→ Exercise requirements:
When the string "header" is part of a line in the data below, report the whole line.
── Excerpted data
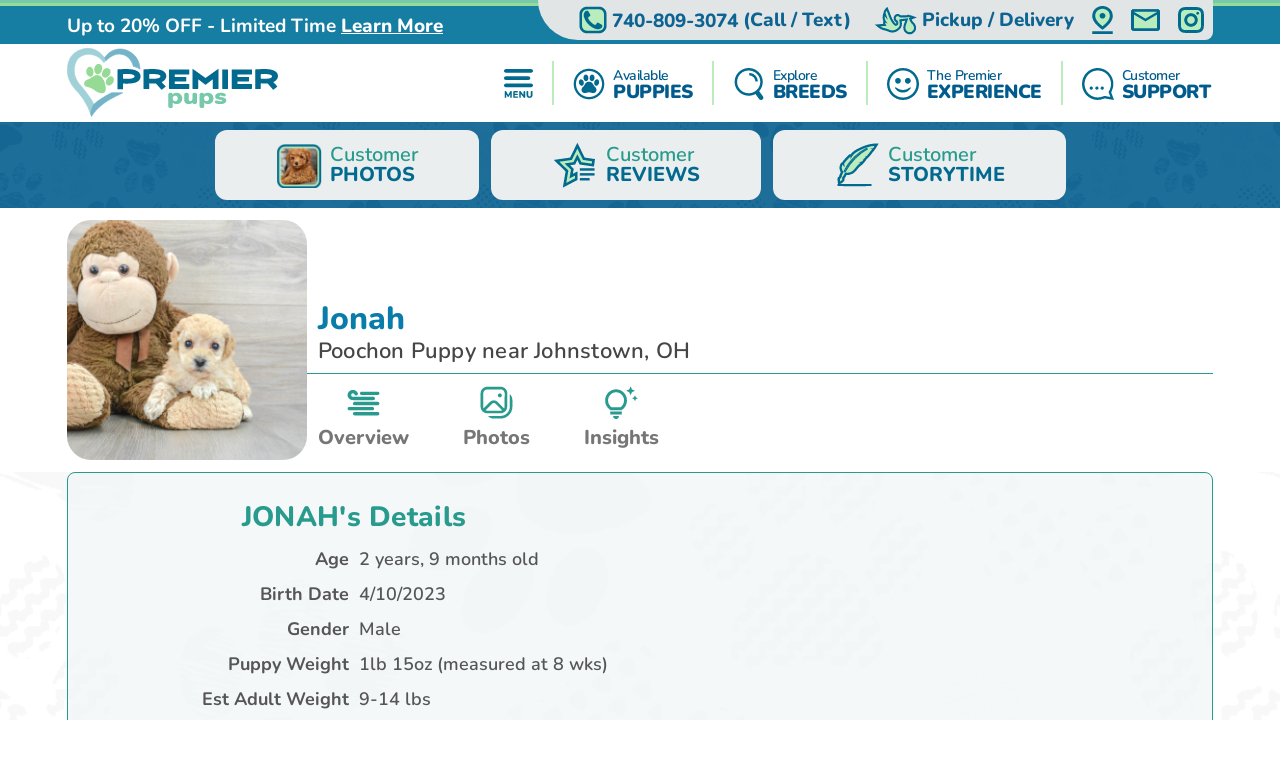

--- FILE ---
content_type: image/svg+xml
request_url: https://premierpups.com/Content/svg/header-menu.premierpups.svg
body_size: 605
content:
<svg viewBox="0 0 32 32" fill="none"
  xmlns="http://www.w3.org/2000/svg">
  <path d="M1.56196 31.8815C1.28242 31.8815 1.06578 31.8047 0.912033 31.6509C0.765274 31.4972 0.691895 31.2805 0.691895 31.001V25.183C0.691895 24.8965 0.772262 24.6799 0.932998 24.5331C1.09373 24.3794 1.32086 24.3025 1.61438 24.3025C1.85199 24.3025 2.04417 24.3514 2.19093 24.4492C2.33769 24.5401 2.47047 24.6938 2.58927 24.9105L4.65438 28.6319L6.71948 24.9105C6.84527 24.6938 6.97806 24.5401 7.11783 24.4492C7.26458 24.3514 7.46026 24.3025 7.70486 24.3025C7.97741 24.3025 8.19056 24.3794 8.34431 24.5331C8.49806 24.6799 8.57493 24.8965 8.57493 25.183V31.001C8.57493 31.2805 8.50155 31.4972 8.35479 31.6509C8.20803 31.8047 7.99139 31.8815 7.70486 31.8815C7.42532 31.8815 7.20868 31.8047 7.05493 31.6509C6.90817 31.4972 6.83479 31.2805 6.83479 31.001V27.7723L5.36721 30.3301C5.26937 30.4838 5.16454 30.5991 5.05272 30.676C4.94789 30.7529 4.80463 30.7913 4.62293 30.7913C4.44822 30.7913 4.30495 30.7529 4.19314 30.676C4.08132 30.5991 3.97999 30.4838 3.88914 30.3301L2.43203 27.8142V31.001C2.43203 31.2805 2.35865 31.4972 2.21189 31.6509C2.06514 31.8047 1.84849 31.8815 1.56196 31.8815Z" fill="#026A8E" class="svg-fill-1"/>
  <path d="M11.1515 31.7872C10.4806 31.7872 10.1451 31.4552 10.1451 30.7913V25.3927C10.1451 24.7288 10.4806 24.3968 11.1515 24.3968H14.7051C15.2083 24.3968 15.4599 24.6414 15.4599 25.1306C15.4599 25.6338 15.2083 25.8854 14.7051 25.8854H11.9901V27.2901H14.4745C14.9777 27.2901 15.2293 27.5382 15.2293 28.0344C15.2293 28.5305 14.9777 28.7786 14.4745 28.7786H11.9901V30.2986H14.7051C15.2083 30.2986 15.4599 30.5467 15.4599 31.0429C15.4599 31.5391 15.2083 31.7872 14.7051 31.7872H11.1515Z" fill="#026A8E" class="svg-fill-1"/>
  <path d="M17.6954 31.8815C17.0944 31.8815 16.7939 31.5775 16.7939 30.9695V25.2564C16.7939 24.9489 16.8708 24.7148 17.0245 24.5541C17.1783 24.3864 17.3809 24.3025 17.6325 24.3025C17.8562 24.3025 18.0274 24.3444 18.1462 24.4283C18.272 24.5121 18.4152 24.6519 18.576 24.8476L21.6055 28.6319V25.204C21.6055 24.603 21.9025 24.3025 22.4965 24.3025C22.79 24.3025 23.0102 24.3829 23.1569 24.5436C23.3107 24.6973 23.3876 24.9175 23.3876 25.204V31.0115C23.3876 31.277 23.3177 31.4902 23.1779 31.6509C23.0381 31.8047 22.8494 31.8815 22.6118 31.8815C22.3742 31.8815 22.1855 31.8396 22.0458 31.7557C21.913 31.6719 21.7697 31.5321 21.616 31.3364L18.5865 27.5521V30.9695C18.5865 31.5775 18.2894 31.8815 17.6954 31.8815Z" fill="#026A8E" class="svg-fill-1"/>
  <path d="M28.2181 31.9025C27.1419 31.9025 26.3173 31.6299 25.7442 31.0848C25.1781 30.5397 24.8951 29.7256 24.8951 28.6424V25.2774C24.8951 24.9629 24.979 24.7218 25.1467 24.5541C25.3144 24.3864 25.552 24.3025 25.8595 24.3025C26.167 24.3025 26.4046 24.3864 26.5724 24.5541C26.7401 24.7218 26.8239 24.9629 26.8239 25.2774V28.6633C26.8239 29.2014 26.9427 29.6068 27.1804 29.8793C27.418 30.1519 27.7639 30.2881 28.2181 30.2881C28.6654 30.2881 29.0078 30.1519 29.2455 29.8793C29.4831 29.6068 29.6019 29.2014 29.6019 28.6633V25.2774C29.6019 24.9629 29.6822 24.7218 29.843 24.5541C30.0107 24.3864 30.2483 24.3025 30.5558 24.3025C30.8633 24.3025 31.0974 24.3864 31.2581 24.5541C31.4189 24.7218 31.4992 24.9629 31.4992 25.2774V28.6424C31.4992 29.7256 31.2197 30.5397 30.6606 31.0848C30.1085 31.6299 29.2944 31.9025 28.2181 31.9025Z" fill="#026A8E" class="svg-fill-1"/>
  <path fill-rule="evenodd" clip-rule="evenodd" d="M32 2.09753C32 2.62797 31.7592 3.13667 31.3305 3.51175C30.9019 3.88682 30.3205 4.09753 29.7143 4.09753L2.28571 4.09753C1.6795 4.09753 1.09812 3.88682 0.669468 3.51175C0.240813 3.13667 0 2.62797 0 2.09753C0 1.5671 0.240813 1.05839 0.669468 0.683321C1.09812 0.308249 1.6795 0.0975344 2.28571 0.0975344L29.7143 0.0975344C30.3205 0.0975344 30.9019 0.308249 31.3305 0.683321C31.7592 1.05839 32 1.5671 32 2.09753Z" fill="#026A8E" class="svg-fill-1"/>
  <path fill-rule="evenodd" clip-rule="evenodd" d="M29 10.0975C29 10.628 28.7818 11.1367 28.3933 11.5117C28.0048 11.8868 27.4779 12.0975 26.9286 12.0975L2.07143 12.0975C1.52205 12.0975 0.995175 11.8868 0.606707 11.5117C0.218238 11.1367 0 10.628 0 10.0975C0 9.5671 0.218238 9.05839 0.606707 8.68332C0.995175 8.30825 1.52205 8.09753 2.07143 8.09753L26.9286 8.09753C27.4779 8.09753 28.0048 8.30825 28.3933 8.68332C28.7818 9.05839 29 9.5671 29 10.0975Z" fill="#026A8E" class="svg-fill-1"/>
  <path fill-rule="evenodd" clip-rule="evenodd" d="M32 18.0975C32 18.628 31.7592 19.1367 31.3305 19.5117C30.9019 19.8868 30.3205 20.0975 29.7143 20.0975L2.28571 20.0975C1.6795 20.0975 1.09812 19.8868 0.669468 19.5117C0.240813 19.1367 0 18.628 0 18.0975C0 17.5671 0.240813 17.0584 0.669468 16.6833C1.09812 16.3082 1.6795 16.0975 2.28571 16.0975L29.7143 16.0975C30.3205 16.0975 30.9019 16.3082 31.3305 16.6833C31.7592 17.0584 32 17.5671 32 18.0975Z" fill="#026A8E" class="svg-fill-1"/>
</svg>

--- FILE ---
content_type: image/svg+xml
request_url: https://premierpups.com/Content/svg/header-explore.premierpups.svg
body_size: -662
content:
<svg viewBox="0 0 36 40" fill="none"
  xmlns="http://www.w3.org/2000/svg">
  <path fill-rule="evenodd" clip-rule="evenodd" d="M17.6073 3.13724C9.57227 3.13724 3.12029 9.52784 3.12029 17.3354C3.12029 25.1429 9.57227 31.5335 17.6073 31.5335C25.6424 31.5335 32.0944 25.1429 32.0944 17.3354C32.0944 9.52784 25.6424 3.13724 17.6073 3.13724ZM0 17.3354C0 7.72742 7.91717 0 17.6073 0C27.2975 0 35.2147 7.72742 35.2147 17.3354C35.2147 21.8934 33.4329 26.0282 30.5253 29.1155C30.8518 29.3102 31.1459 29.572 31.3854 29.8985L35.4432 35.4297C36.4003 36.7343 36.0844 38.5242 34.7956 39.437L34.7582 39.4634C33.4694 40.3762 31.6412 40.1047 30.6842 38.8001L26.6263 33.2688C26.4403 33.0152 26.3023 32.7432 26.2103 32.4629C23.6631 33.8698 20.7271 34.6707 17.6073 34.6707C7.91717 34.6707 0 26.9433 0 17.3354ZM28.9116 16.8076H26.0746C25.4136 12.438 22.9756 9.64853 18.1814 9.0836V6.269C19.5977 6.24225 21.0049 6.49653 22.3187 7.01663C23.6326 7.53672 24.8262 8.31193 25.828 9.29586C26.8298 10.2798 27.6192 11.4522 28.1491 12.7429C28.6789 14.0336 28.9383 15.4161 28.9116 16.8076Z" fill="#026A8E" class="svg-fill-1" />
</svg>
────
── Excerpted data
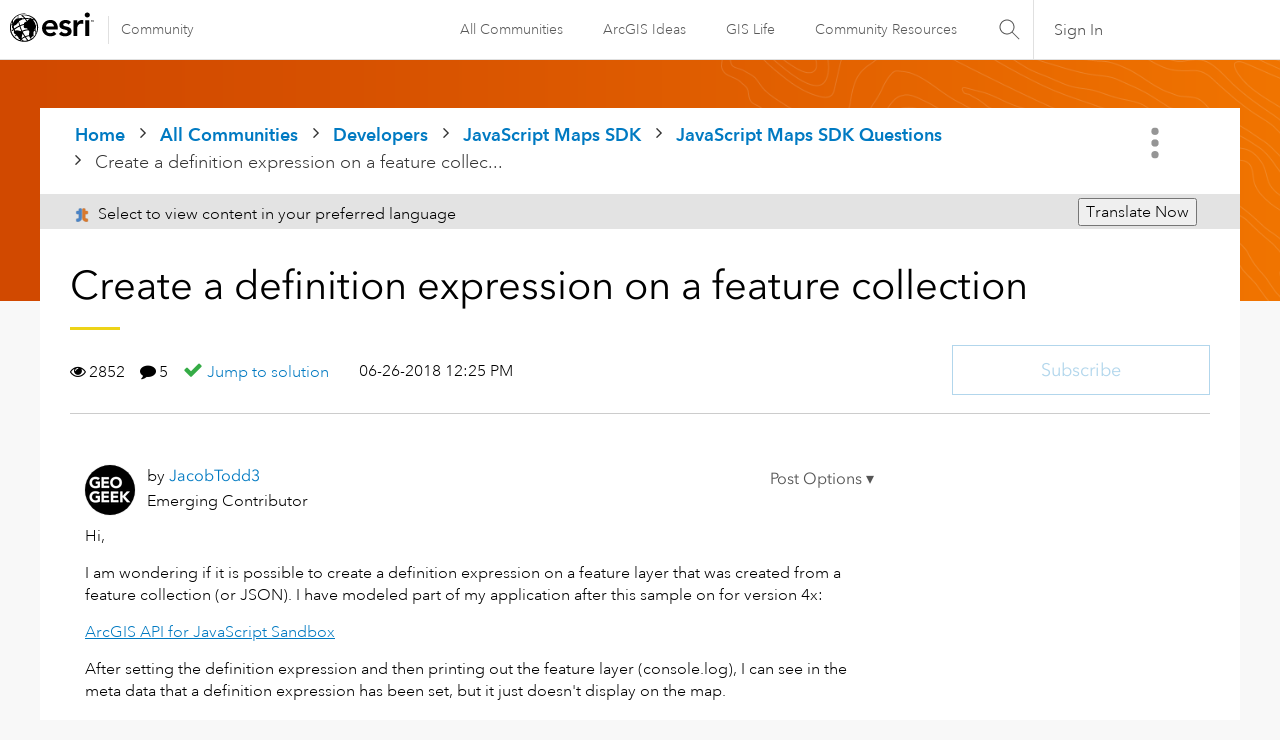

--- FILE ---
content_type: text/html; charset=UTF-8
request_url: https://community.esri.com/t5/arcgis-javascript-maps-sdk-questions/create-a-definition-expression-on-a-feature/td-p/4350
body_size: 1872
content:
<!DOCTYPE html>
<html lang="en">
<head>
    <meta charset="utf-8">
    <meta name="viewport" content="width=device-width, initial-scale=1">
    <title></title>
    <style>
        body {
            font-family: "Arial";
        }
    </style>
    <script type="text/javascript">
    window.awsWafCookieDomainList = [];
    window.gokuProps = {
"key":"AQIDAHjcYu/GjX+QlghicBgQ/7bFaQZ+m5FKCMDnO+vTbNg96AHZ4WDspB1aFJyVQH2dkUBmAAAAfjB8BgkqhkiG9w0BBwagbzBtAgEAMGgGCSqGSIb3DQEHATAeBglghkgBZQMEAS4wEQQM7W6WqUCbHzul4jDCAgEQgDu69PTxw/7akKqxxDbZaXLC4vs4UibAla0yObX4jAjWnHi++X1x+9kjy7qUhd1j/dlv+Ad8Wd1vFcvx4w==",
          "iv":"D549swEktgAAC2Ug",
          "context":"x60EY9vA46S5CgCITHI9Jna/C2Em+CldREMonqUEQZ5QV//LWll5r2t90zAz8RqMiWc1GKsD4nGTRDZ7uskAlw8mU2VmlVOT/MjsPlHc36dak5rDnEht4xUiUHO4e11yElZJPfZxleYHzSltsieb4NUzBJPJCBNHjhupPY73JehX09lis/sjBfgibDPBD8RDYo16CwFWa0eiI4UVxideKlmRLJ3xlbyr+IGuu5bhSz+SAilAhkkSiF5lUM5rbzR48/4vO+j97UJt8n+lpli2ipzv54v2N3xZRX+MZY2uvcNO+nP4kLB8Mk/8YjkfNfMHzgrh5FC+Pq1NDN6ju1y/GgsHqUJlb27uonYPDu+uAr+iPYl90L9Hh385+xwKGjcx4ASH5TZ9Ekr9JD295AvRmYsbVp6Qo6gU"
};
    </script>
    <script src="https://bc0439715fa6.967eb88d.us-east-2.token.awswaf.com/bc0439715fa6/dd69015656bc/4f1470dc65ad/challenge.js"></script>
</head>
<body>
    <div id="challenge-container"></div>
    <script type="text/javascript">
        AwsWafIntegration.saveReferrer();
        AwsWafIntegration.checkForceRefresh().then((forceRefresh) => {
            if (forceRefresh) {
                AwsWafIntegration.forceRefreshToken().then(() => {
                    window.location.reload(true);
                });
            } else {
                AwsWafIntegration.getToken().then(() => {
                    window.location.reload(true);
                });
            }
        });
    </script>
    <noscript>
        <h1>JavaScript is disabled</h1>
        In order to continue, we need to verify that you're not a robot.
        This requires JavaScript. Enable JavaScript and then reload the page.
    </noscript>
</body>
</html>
────
→ Exercise output:
request_url: https://premierpups.com/Content/svg/header-menu.premierpups.svg
request_url: https://premierpups.com/Content/svg/header-explore.premierpups.svg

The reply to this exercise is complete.